Mais les États membres hésitent eux aussi sur l’attitude à avoir vis-à-vis de Huawei. Si la France n’a au départ pas fermé la porte à Huawei pour certaines zones non sensibles économiquement et politiquement, elle prend de plus en plus le chemin de son interdiction. Ainsi, le président de la République a-t-il annoncé que les opérateurs auront l’obligation de retirer le matériel de Huawei d’ici trois à huit ans.
L’Allemagne est quant à elle plutôt réticente à cette option pour le moment, car Deutsche Telekom est par exemple très dépendant de la compagnie pour ses réseaux 3G et 4G. Deutsche Telekom indique que l’interdiction des équipements Huawei causerait un certain retard sur le déploiement de la 5G en Allemagne. Or, éviter de prendre trop de retard est un enjeu de compétitivité pour l’Union car de nouveaux secteurs de l’économie numérique, et par exemple le big data, et donc l’intelligence artificielle, mais plus généralement les secteurs utilisant des données, attendent cette nouvelle génération de réseau mobile pour se développer.
Où en sommes-nous par rapport au déploiement des antennes 5G ?
En ce qui concerne le déploiement de la technologie 5G, les États de sont pas toujours sur la même longueur d’onde. Ainsi, en mars 2020, d’après l’Observatoire européen de la 5G, 10 États membres (la Commission compte encore le Royaume-Uni qui est encore membre jusqu’à la fin de l’année 2020) avaient des services commerciaux déployés en mars 2020, à savoir l’Espagne, l’Irlande, le Royaume-Uni, l’Italie, l’Allemagne, l’Autriche, la Roumanie, la Hongrie, la Finlande et la Lettonie.

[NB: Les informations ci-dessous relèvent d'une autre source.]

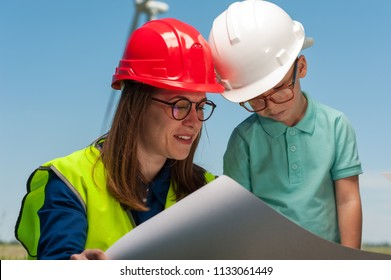 Cute young mother engineer in a red helmet and glasses shows her engineering plan to her talented little son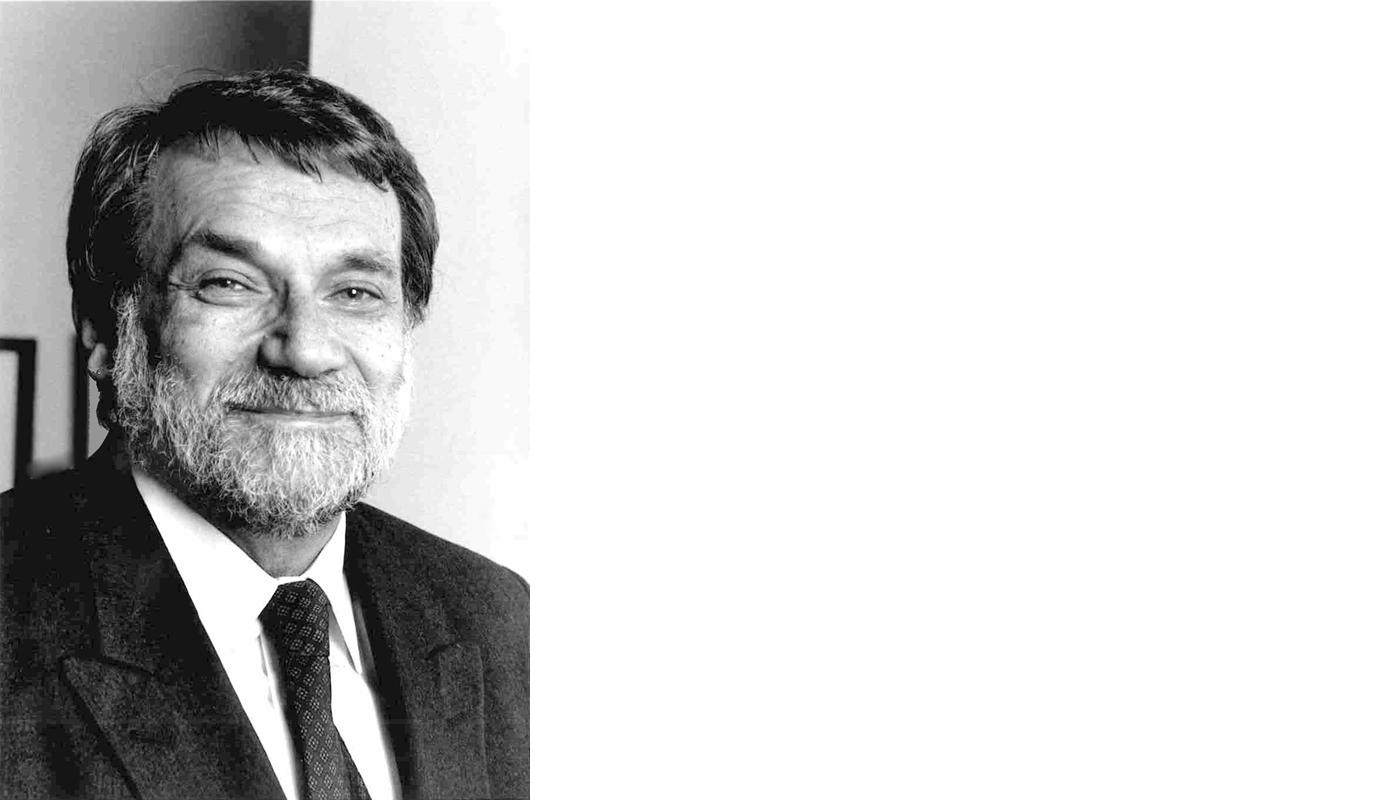 Black and white photo of Danny Kronenfeld smiling for camera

Cependant certains pays ont avancé depuis. Ainsi, la France devrait lancer les enchères pour l’attribution de fréquences de la 5G en septembre, après un refus du Conseil d’état de repousser ces enchères à l’année prochaine. Un souhait de l’opérateur Bouygues Telecom justifié d’après la firme par la pandémie du COVID-19. Des antennes et expérimentations sont effectuées depuis certaines villes européennes. L’Union européenne a également permis la création de « couloirs transfrontaliers 5G », qui ont pour intérêt un environnement privilégié pour les expérimentations et le déploiement de la technologie. Ce sont des accords bilatéraux entre Etats membres qui ont permis la création de ces couloirs. La Commission suit le dossier 5G de près, et a annoncé le 27 juillet dernier, sans les nommer, que 13 États avaient fait des progrès insuffisants concernant les chaînes d’approvisionnement 5G.
Si les États membres ont bien tous avancé sur le dossier, ceux-ci n’avancent pas au même rythme en fonction des objectifs fixés par la stratégie de 2016 par la Commission européenne. Les premières offres commerciales sont censées être effectivement lancées avant fin 2020 dans tous les pays de l’Union. Cependant, la question de l’utilisation ou non des technologies Huawei, mais aussi la pandémie de la COVID-19 n’ont pas aidé à accélérer le déploiement de la technologie. Or, il s’agit d’un enjeux industriel majeur puisque de nombreuses entreprises attendent ces nouveaux réseaux pour innover, et que les services publics pourraient en tirer profit. Nous n’avons en tout cas pas fini de parler de la 5G, car elle fait débat y compris au sein de l’Union, on le voit par exemple en France, avec un débat parfois légitime et parfois loin de toute rationalité.